** SUPPLIED ENTRIES follows **

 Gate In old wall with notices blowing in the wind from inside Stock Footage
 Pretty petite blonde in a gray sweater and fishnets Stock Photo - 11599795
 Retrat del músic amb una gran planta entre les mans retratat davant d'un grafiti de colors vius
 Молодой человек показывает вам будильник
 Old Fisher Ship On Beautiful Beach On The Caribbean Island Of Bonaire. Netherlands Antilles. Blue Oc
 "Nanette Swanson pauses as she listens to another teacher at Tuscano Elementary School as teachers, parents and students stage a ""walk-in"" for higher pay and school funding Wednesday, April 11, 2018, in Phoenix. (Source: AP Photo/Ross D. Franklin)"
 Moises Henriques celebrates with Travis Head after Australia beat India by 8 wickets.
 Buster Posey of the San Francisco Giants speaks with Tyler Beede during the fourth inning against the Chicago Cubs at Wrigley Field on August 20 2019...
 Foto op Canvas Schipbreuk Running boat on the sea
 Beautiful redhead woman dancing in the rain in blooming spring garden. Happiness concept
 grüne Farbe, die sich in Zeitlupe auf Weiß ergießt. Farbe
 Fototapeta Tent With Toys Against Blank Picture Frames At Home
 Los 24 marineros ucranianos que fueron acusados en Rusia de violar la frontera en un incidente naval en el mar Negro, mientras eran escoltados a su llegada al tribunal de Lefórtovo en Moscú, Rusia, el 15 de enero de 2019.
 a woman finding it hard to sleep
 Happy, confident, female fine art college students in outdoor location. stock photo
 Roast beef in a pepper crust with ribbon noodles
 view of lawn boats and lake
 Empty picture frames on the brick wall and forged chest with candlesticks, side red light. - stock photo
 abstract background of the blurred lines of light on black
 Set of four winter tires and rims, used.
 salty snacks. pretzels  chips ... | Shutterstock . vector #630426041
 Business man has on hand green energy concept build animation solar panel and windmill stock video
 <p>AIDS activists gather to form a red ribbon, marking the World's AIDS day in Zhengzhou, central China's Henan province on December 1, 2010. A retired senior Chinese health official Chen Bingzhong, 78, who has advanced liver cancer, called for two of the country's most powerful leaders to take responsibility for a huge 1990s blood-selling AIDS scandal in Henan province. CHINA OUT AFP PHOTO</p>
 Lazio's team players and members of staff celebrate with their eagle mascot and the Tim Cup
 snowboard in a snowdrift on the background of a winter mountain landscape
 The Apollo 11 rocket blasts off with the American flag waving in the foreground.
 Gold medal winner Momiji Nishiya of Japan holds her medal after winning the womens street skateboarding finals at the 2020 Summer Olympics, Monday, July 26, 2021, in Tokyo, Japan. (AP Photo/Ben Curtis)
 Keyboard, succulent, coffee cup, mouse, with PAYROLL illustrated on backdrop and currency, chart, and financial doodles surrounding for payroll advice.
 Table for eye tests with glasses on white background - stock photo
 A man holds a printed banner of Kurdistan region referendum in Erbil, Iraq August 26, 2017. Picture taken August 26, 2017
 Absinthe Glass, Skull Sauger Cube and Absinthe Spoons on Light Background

** End of SUPPLIED ENTRIES **

▶ [TASK OBJECTIVE]: Repeat the records exactly, including every line.

▶ [TASK SOLUTION]:
 Gate In old wall with notices blowing in the wind from inside Stock Footage
 Pretty petite blonde in a gray sweater and fishnets Stock Photo - 11599795
 Retrat del músic amb una gran planta entre les mans retratat davant d'un grafiti de colors vius
 Молодой человек показывает вам будильник
 Old Fisher Ship On Beautiful Beach On The Caribbean Island Of Bonaire. Netherlands Antilles. Blue Oc
 "Nanette Swanson pauses as she listens to another teacher at Tuscano Elementary School as teachers, parents and students stage a ""walk-in"" for higher pay and school funding Wednesday, April 11, 2018, in Phoenix. (Source: AP Photo/Ross D. Franklin)"
 Moises Henriques celebrates with Travis Head after Australia beat India by 8 wickets.
 Buster Posey of the San Francisco Giants speaks with Tyler Beede during the fourth inning against the Chicago Cubs at Wrigley Field on August 20 2019...
 Foto op Canvas Schipbreuk Running boat on the sea
 Beautiful redhead woman dancing in the rain in blooming spring garden. Happiness concept
 grüne Farbe, die sich in Zeitlupe auf Weiß ergießt. Farbe
 Fototapeta Tent With Toys Against Blank Picture Frames At Home
 Los 24 marineros ucranianos que fueron acusados en Rusia de violar la frontera en un incidente naval en el mar Negro, mientras eran escoltados a su llegada al tribunal de Lefórtovo en Moscú, Rusia, el 15 de enero de 2019.
 a woman finding it hard to sleep
 Happy, confident, female fine art college students in outdoor location. stock photo
 Roast beef in a pepper crust with ribbon noodles
 view of lawn boats and lake
 Empty picture frames on the brick wall and forged chest with candlesticks, side red light. - stock photo
 abstract background of the blurred lines of light on black
 Set of four winter tires and rims, used.
 salty snacks. pretzels  chips ... | Shutterstock . vector #630426041
 Business man has on hand green energy concept build animation solar panel and windmill stock video
 <p>AIDS activists gather to form a red ribbon, marking the World's AIDS day in Zhengzhou, central China's Henan province on December 1, 2010. A retired senior Chinese health official Chen Bingzhong, 78, who has advanced liver cancer, called for two of the country's most powerful leaders to take responsibility for a huge 1990s blood-selling AIDS scandal in Henan province. CHINA OUT AFP PHOTO</p>
 Lazio's team players and members of staff celebrate with their eagle mascot and the Tim Cup
 snowboard in a snowdrift on the background of a winter mountain landscape
 The Apollo 11 rocket blasts off with the American flag waving in the foreground.
 Gold medal winner Momiji Nishiya of Japan holds her medal after winning the womens street skateboarding finals at the 2020 Summer Olympics, Monday, July 26, 2021, in Tokyo, Japan. (AP Photo/Ben Curtis)
 Keyboard, succulent, coffee cup, mouse, with PAYROLL illustrated on backdrop and currency, chart, and financial doodles surrounding for payroll advice.
 Table for eye tests with glasses on white background - stock photo
 A man holds a printed banner of Kurdistan region referendum in Erbil, Iraq August 26, 2017. Picture taken August 26, 2017
 Absinthe Glass, Skull Sauger Cube and Absinthe Spoons on Light Background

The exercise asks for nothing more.